▶ EXERCISE REQUIREMENTS:
Answer these questions from the text on truthfulness below.
(a) According to the text, which of the Yamas should be practiced before truthfulness?
(b) Which three qualities does the text say truthfulness requires?
(c) When anger is involved, what does the text say can happen?

Truthfulness (Satya): Studying the Yamas

woman facing sunset

When studying the Yamas, it is important to understand that Truthfulness, or Satya, is a building block upon non-violence, or Ahimsa. Just in case you missed last week’s discussion of Ahimsa, click here. Satya is not greater than Ahimsa, and non-violence should be practiced before truthfulness. This means that you should not speak a truth if you know it to be angry, hurtful words.

Speaking truth

All too often, it can feel easier to say what people want to hear instead of what you really think. Truthfulness requires clarity, confidence, and courage. Before speaking, think about what you are saying and why you are saying it. If you feel an impulse to say something because you are angry, think carefully about what you will say. Anger can be a tricky feeling. Frequently, when anger is involved, things can be done and said that cause harm to others. This directly conflicts with Ahimsa (non-violence).

▶ SUPPLIED MATERIAL:

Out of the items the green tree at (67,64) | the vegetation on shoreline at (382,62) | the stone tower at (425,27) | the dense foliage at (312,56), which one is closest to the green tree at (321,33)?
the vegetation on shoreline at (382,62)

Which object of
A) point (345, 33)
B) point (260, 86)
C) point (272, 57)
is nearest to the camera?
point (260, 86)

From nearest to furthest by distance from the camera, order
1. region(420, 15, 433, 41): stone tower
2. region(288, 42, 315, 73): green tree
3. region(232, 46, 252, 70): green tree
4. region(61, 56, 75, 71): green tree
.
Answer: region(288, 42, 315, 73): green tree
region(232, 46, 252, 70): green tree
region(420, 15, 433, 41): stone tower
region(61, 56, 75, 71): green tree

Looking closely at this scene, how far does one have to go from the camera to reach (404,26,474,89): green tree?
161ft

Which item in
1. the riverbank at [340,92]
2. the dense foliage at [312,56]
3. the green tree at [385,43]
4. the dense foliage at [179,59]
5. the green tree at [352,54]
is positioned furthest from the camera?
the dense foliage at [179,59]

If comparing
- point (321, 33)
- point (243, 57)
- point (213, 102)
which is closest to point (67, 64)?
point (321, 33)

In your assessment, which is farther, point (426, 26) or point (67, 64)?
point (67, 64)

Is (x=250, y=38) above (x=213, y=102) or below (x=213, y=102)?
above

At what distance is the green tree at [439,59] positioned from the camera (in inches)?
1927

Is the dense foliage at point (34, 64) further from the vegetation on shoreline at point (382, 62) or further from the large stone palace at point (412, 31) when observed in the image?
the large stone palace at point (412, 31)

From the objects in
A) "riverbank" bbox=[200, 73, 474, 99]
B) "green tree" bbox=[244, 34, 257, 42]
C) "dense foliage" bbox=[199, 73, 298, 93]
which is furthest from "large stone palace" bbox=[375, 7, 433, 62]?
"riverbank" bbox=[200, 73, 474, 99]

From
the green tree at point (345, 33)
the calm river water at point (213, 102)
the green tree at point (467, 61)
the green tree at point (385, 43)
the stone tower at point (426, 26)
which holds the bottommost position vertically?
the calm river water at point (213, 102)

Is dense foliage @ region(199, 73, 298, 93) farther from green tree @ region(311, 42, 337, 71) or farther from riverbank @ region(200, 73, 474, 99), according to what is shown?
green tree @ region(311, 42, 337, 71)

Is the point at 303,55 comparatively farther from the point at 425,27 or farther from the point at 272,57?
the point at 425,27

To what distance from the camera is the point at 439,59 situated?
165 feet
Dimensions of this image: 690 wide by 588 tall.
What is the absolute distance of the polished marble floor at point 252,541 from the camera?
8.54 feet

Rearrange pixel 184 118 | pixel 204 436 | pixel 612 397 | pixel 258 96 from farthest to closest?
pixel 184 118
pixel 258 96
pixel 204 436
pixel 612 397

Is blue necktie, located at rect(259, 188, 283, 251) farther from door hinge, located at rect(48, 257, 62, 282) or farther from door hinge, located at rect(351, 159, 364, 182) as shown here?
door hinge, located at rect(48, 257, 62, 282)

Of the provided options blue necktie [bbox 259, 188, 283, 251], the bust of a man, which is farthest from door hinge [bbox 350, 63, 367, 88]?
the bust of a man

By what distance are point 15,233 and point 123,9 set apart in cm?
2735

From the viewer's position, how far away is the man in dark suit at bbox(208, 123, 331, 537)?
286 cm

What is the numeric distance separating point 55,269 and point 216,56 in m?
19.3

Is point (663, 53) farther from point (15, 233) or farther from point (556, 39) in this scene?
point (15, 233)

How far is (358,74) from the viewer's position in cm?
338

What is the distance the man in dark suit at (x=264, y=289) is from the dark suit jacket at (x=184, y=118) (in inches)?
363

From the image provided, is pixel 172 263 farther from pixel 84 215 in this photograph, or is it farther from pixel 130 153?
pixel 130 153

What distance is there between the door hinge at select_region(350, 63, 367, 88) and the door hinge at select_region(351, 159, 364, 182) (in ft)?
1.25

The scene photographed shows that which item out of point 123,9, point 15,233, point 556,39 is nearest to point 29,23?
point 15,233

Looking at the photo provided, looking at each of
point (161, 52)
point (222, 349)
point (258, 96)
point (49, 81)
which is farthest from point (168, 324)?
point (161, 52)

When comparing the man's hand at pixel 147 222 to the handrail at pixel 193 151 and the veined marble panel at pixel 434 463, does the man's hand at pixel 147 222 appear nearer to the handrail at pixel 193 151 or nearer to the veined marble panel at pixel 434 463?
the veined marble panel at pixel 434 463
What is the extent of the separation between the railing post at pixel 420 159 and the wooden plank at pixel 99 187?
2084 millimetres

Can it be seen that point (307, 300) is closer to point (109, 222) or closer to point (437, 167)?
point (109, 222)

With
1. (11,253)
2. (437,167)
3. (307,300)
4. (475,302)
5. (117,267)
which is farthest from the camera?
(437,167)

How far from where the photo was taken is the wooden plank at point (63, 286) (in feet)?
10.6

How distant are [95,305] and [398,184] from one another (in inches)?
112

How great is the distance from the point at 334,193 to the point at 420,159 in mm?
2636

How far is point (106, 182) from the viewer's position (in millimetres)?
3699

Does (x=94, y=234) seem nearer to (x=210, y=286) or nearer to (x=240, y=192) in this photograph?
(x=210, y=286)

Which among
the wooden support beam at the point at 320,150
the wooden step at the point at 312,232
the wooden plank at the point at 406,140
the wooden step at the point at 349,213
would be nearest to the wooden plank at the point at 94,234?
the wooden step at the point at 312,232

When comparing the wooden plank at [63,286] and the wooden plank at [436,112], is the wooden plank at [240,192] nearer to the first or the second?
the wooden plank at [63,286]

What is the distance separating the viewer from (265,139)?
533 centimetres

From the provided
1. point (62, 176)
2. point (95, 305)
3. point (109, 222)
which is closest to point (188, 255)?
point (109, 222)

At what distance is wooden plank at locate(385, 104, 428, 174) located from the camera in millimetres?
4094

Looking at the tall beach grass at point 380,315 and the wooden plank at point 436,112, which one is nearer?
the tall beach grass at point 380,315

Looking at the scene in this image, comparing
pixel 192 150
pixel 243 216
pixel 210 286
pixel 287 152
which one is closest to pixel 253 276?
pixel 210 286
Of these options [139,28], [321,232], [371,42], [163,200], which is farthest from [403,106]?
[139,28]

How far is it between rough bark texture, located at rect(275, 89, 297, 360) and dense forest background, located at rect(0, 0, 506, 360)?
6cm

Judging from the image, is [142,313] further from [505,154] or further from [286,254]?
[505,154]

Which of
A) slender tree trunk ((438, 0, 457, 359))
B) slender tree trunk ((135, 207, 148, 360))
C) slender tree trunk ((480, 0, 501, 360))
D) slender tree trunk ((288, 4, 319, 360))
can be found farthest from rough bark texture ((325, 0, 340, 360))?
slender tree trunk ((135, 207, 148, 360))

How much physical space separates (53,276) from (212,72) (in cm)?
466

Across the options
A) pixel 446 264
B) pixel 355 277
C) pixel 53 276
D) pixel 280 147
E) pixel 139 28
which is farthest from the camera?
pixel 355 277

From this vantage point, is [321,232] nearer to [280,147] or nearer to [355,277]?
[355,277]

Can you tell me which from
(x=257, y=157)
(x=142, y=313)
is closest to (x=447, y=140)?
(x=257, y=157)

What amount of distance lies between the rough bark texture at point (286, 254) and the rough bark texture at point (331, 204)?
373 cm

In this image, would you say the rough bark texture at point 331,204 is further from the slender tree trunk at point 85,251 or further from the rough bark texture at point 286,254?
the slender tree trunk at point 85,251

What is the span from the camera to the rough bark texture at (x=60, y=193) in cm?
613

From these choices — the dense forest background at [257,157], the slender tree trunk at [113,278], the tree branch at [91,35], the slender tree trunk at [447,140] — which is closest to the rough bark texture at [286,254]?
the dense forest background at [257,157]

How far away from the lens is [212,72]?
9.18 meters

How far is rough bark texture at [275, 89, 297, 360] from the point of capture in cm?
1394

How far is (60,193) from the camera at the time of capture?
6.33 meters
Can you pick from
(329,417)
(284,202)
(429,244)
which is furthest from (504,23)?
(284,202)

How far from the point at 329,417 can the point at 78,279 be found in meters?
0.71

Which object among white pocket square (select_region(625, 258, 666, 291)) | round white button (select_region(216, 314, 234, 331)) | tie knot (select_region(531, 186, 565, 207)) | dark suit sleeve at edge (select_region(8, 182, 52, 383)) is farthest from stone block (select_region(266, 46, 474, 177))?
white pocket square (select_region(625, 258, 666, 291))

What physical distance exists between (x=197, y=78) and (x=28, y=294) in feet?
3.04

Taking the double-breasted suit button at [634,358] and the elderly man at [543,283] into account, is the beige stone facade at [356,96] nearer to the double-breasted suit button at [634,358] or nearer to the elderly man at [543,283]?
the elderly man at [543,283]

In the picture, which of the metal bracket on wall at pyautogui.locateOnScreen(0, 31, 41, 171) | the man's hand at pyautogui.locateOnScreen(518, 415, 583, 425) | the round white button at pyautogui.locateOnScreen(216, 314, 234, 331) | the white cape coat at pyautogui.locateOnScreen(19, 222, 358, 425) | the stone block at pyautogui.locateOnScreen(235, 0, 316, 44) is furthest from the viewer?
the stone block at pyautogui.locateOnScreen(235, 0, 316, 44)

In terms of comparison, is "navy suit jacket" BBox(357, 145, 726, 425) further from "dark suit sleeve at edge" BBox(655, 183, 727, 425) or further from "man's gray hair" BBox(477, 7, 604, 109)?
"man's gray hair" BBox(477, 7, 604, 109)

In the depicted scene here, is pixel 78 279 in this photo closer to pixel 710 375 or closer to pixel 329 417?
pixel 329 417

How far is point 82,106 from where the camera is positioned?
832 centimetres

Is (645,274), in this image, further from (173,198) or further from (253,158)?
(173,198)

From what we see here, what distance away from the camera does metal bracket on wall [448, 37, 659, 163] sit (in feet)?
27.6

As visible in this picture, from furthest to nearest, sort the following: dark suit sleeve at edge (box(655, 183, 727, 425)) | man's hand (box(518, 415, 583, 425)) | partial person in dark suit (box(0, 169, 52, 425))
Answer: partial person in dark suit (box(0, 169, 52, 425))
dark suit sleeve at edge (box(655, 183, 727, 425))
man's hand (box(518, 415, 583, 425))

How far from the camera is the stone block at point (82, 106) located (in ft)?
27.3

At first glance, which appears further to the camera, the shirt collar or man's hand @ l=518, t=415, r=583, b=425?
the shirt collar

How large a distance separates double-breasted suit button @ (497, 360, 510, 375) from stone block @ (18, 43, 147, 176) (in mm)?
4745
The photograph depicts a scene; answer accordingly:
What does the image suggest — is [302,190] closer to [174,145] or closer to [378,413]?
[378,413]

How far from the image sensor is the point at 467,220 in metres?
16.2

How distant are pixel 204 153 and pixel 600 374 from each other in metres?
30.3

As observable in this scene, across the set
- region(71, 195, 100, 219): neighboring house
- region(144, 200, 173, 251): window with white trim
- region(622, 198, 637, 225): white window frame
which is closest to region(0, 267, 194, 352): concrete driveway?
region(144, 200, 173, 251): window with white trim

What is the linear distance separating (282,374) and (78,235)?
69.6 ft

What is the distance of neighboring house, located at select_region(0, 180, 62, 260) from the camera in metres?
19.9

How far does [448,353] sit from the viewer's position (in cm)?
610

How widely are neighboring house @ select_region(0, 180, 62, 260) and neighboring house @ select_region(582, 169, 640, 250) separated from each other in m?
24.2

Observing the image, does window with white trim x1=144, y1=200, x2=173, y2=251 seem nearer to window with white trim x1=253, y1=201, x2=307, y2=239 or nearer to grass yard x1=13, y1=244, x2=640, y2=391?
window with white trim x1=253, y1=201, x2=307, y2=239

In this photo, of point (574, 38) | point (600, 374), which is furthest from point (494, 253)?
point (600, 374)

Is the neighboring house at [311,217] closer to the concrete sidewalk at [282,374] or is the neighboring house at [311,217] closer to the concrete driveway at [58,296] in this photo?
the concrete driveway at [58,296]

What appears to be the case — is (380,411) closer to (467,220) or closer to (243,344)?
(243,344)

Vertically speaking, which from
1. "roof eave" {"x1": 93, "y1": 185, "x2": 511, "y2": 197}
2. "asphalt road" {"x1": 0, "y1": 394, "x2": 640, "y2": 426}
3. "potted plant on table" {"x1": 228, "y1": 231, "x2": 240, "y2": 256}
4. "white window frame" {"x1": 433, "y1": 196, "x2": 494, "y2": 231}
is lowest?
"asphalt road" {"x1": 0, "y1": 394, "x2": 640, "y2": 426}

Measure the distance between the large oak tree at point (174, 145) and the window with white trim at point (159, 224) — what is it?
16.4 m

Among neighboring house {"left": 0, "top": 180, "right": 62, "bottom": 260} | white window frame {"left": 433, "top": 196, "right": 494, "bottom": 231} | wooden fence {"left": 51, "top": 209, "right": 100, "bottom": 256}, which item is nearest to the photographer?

▶ IN RESPONSE:
(a) Non-violence, or Ahimsa.
(b) Clarity, confidence, and courage.
(c) Things can be done and said that cause harm to others.